(Records for the task Opens)
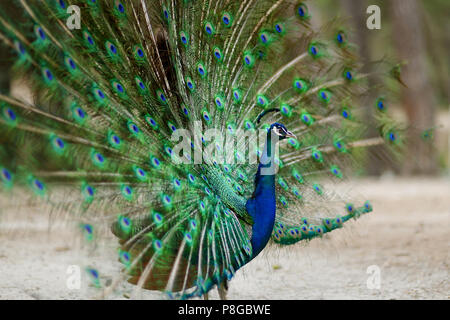 Beautiful peacock displaying his plumage - Stock Photo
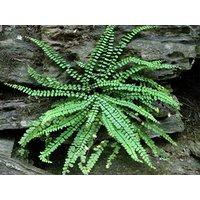 5-maidenhair-spleenwort-fern-rootrhizome-asplenium-platyneuron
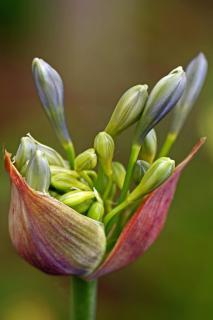 First buds of an agapanthus lily of the Nile flower opening up.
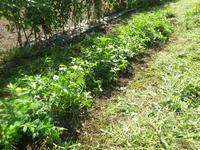 落花生・さつま芋を草から救出来ました。 - チドルばぁばの家庭菜園日誌パート2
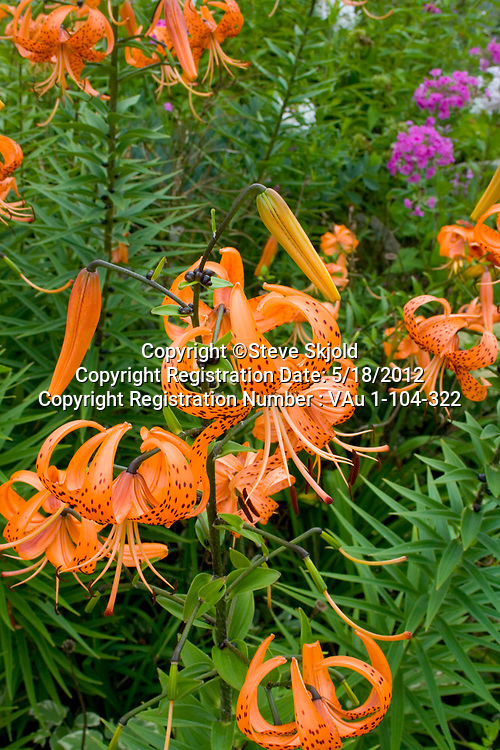 Bright orange colorful tiger lilies growing in a flower garden. Lanesboro Minnesota MN USA
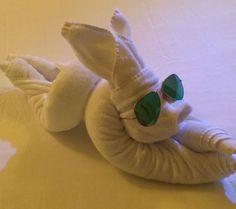 The rabbit in Bipashu Basu's bed. Maldives, Dinosaur Stuffed Animal, Rabbit, Towel, Bed, Animals, The Maldives, Bunny, Rabbits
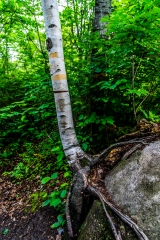 Hanging on - Chippewa National Forest, Minnesota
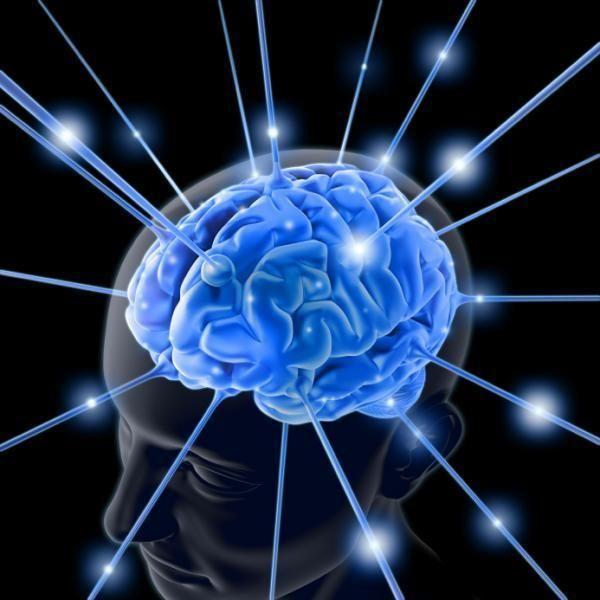 """Ce să mâncăm ca să """"programăm"""" creierul să producă mai mulți neuroni"""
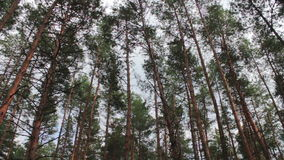 Firs in the pine forest. The tops of Christmas trees, pine forest in the summer swaying in the wind stock video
(Records for the task Closes)
How to complete this task: Print exactly the span of lines that begins with the line containing "Hanging on - Chippewa" and ends with the last line of the listing, with no pictures.

Task result:
 Hanging on - Chippewa National Forest, Minnesota
 """Ce să mâncăm ca să """"programăm"""" creierul să producă mai mulți neuroni"""
 Firs in the pine forest. The tops of Christmas trees, pine forest in the summer swaying in the wind stock video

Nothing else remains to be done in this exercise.